Ttest_indResult(statistic=0.43786693335411514, pvalue=0.6615527890254489)

## Wages and Education II

Now perform a similar statistical test comparing the AdjustedCompensation of those with Bachelor's degrees and those with Doctorates. If you haven't already, be sure to explore the distribution of the AdjustedCompensation feature for any anomalies. 

In [20]:
#Your code here
#Your code here
d_sal = df.AdjustedCompensation[df.FormalEducation == "Doctoral degree"].dropna()
#display(df.FormalEducation)
#b_sal = df.AdjustedCompensation[df.FormalEducation == "Bachelor's degree"]
print('masters degree mean salary',m_sal.mean(),', with stdev {}'.format(m_sal.std()), ",with {} samples".format(len(m_sal)))
print('bach degree mean salary',b_sal.mean(),', with stdev {}'.format(b_sal.std()), ",with {} samples".format(len(b_sal)))
print('Doc degree mean salary',d_sal.mean(),', with stdev {}'.format(d_sal.std()), ",with {} samples".format(len(d_sal)))
print("since they have different std deviation, we need welch's t-test (of course we shouldn't pre-test but I was curious.)")

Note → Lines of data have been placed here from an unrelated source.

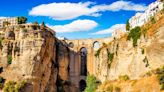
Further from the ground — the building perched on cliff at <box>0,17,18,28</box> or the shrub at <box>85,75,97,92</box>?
the building perched on cliff at <box>0,17,18,28</box>

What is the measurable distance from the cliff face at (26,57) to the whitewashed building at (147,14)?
18.0m

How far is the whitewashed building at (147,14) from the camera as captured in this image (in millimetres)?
72750

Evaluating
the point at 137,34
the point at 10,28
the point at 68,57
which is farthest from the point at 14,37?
the point at 137,34

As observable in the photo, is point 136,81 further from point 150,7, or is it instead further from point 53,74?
point 53,74

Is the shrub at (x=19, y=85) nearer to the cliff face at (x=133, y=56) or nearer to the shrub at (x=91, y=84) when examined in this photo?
the cliff face at (x=133, y=56)

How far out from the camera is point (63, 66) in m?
95.6

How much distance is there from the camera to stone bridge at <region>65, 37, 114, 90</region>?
100875 millimetres

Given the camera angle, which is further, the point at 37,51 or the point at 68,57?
the point at 68,57

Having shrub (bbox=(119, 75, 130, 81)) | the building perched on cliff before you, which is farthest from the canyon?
the building perched on cliff

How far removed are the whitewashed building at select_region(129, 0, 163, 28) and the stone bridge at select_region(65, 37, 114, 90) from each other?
18107mm

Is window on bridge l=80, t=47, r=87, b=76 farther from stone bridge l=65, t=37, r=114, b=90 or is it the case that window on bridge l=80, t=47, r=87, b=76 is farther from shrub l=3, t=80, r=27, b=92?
shrub l=3, t=80, r=27, b=92

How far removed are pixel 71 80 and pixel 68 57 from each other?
223 inches

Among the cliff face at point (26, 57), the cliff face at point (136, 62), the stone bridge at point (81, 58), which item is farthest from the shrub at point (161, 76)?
the stone bridge at point (81, 58)

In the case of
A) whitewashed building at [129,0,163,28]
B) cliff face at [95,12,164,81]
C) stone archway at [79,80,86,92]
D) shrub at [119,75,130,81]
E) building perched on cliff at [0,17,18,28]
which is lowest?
stone archway at [79,80,86,92]
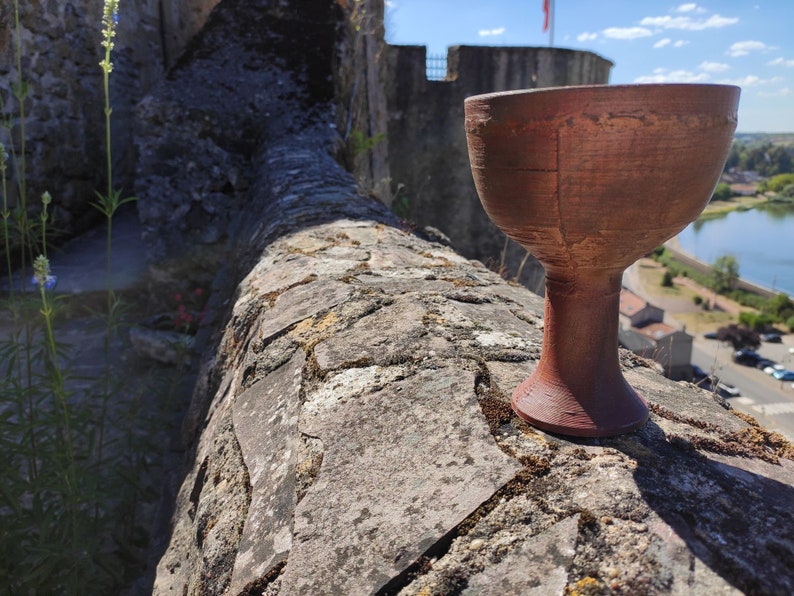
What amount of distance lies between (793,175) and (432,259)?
209ft

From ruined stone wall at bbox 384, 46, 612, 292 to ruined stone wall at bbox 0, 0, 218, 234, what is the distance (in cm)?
491

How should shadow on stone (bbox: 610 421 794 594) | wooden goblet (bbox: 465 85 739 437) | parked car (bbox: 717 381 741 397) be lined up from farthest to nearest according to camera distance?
parked car (bbox: 717 381 741 397) < wooden goblet (bbox: 465 85 739 437) < shadow on stone (bbox: 610 421 794 594)

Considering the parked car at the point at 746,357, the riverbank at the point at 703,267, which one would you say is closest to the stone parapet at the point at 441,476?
the parked car at the point at 746,357

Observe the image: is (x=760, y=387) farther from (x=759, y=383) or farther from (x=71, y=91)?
(x=71, y=91)

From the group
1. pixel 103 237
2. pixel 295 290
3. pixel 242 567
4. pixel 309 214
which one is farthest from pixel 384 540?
pixel 103 237

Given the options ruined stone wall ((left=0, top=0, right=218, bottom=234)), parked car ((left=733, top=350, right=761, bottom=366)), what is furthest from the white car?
ruined stone wall ((left=0, top=0, right=218, bottom=234))

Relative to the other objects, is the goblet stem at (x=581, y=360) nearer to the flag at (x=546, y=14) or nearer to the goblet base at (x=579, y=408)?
the goblet base at (x=579, y=408)

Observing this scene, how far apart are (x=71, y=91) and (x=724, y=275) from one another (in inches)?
1498

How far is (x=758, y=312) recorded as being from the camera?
3303cm

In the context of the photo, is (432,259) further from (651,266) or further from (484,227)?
(651,266)

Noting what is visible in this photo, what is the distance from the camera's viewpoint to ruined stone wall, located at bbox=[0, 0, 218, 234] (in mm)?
3863

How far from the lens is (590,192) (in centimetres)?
93

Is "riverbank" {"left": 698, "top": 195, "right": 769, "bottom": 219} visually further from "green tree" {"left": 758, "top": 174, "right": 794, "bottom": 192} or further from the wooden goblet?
the wooden goblet

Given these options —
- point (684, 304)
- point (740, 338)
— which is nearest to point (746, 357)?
point (740, 338)
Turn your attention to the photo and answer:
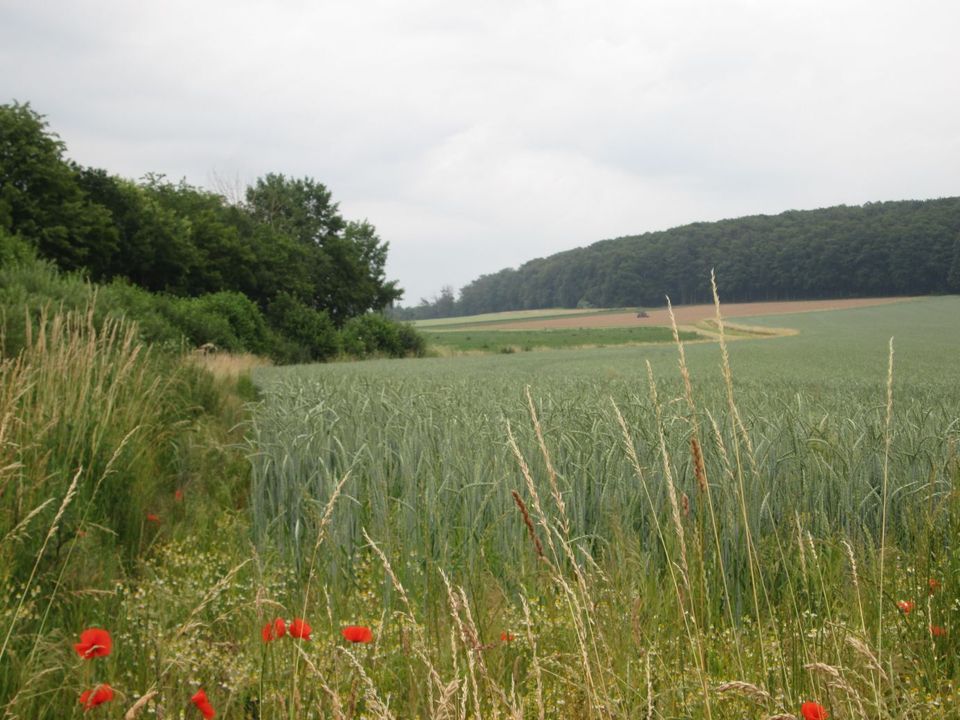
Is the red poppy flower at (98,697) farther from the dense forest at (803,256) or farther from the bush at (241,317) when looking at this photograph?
the dense forest at (803,256)

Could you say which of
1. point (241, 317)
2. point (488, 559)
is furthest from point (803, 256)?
point (488, 559)

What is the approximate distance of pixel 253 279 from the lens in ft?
141

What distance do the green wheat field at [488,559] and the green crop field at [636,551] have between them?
0.02 meters

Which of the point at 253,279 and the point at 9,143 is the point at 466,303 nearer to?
the point at 253,279

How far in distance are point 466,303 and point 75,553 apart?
98.3 metres

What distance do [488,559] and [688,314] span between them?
52.9 metres

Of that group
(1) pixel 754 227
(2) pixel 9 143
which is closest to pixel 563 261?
(1) pixel 754 227

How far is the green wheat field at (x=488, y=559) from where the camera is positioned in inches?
79.0

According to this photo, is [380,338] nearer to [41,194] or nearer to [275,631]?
[41,194]

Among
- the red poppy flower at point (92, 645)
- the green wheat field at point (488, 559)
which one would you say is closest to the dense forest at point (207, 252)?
the green wheat field at point (488, 559)

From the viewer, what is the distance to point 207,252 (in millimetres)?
41219

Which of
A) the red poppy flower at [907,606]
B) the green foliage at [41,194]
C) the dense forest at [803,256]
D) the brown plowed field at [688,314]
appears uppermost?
the green foliage at [41,194]

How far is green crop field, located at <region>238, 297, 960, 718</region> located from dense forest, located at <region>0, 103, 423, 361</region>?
9.65 meters

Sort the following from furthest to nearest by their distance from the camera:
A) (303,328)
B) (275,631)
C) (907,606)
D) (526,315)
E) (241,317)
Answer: (526,315) < (303,328) < (241,317) < (907,606) < (275,631)
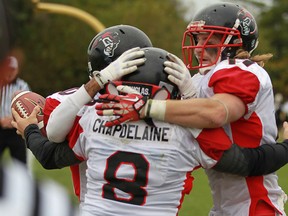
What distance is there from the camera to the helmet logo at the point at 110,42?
3363 millimetres

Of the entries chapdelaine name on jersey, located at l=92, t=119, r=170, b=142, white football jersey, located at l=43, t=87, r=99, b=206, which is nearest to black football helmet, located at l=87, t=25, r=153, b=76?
white football jersey, located at l=43, t=87, r=99, b=206

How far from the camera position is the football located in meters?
3.64

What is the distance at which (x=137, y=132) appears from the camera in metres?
2.93

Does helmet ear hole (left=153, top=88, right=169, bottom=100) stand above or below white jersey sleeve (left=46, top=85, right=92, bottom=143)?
above

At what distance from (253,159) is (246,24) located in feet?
2.56

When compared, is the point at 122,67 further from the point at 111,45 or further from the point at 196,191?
the point at 196,191

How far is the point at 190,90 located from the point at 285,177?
8355mm

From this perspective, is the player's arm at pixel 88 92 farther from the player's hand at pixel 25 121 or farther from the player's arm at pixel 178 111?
the player's hand at pixel 25 121

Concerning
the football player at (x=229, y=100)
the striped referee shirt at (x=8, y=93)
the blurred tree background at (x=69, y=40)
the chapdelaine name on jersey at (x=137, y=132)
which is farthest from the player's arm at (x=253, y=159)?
the blurred tree background at (x=69, y=40)

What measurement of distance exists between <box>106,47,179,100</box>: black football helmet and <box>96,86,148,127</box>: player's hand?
0.12 ft

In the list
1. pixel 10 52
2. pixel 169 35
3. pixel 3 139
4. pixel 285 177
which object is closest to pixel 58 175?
pixel 3 139

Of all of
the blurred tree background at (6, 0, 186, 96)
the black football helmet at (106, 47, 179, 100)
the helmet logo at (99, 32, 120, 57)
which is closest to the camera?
the black football helmet at (106, 47, 179, 100)

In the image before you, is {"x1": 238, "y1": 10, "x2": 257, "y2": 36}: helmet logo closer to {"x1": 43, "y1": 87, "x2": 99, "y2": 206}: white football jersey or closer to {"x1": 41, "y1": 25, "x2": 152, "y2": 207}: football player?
{"x1": 41, "y1": 25, "x2": 152, "y2": 207}: football player

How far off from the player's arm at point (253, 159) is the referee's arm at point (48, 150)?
2.27 ft
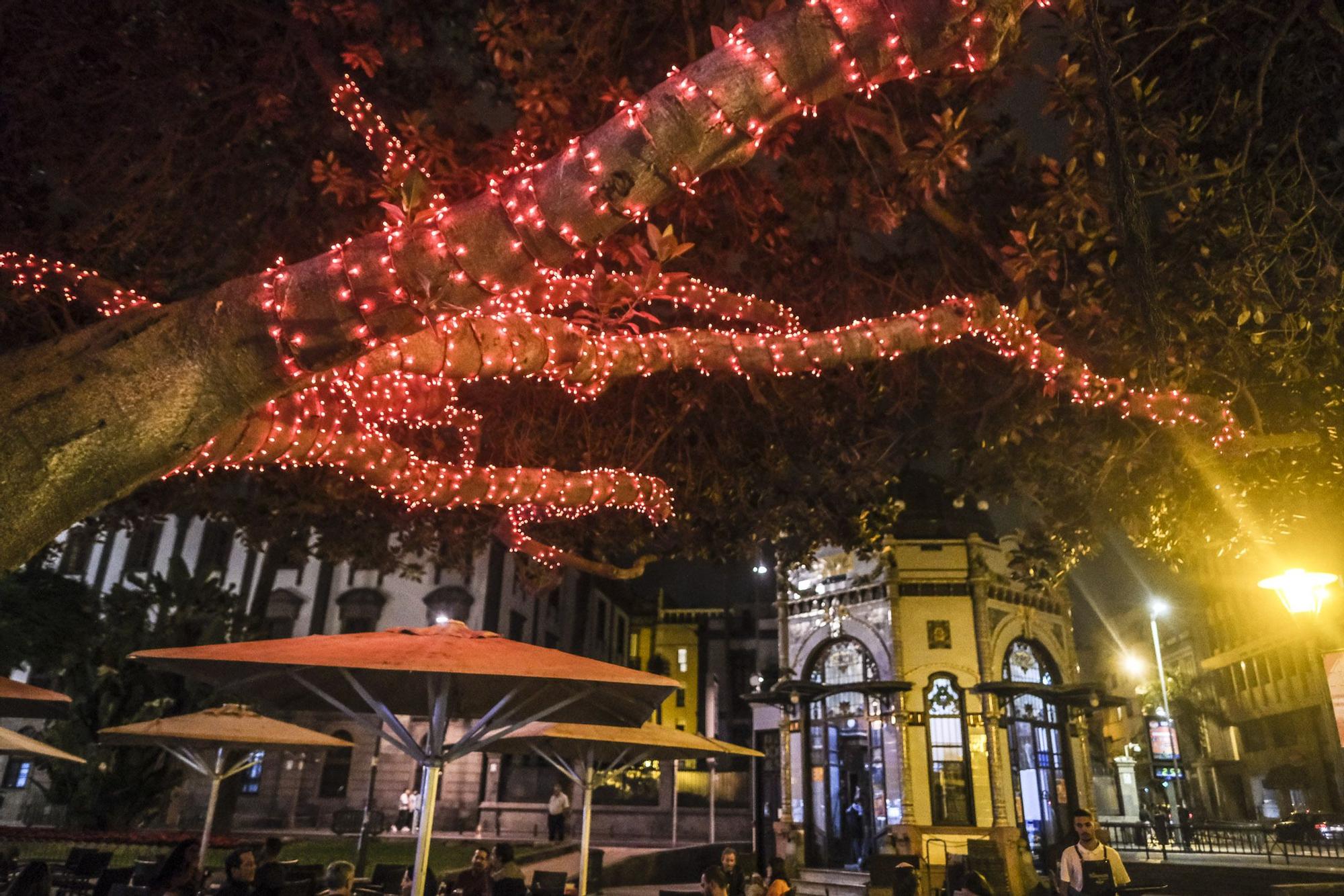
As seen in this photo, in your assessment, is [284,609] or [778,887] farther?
[284,609]

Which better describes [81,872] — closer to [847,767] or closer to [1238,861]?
[847,767]

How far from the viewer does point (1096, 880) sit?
788 centimetres

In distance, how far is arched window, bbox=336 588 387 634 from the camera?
3381 cm

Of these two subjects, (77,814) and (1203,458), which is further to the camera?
(77,814)

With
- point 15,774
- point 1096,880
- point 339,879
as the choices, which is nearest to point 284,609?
point 15,774

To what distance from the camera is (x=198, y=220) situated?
26.0ft

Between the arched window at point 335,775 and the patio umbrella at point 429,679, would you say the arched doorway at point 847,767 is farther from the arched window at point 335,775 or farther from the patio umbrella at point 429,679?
the arched window at point 335,775

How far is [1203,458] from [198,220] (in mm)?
10037

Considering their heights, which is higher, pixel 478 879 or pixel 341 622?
pixel 341 622

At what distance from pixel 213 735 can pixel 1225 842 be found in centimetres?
2388

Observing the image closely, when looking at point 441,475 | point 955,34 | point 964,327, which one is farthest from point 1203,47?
point 441,475

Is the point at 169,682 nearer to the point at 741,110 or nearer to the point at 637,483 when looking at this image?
the point at 637,483

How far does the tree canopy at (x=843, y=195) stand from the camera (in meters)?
6.26

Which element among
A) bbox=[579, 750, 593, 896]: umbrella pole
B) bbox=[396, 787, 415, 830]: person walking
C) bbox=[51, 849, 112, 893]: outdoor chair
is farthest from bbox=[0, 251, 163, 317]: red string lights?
bbox=[396, 787, 415, 830]: person walking
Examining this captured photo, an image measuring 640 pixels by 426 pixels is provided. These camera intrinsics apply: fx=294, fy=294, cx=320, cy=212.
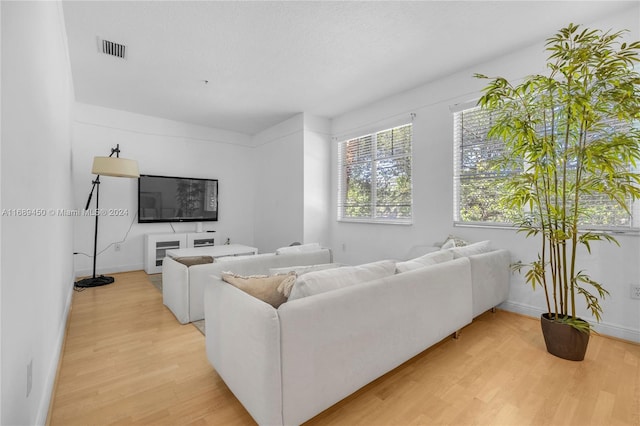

print('welch t: ', welch_t(d_sal, b_sal))
print('welch df:', welch_df(d_sal, b_sal))
#imported pvalue doesn't work, so...
def p_value(a, b, two_sided=False):
    # Your code here
    from scipy import stats
    t = welch_t(a, b)
    df = welch_df(a, b)
    p = 1 - stats.t.cdf(t, df)
    if two_sided:
        return p*2
    else:
        return p
     # Return the p-v
print('welch p:', p_value(d_sal, b_sal, two_sided = False))
print("That is a significant p value")

masters degree mean salary 69139.8998712 , with stdev 135527.2085045828 ,with 1990 samples
bach degree mean salary 64887.097994618794 , with stdev 306935.8723879783 ,with 1107 samples
Doc degree mean salary 29566175.762453098 , with stdev 909998082.3346785 ,with 967 samples
since they have different std deviation, we need welch's t-test (of course we shouldn't pre-test but I was curious.)
welch t:  1.0081234695549772
welch df: 966.0001919995985
welch p: 0.15682381994720251
That is a significant p value


## Wages and Education III

Remember the multiple comparisons problem; rather than continuing on like this, perform an ANOVA test between the various 'FormalEducation' categories and their relation to 'AdjustedCompensation'.

In [23]:
#Your code here
import pandas as pd
import statsmodels.api as sm
from statsmodels.formula.api import ols
df2 = df[['FormalEducation','AdjustedCompensation']].dropna()
df2.head()
formula = 'AdjustedCompensation ~ C(FormalEducation)'
lm = ols(formula, df2).fit()
table = sm.stats.anova_lm(lm, typ=2)
print(table)

                          sum_sq      df         F    PR(>F)
C(FormalEducation)  6.540294e+17     6.0  0.590714  0.738044
Residual            7.999414e+20  4335.0       NaN       NaN


In [24]:
#groups = {'1':data1, ...}
f_stat, p = stats.f_oneway(b_sal, m_sal, d_sal) 
display(f_stat, p)

1.6276474409881452

0.19651914373154994

## Additional Resources

Here's the original source where the data was taken from:  
    [Kaggle Machine Learning & Data Science Survey 2017](https://www.kaggle.com/kaggle/kaggle-survey-2017)

## Summary

In this lab, you practiced conducting actual hypothesis tests on actual data. From this, you saw how dependent results can be on the initial problem formulation, including preprocessing!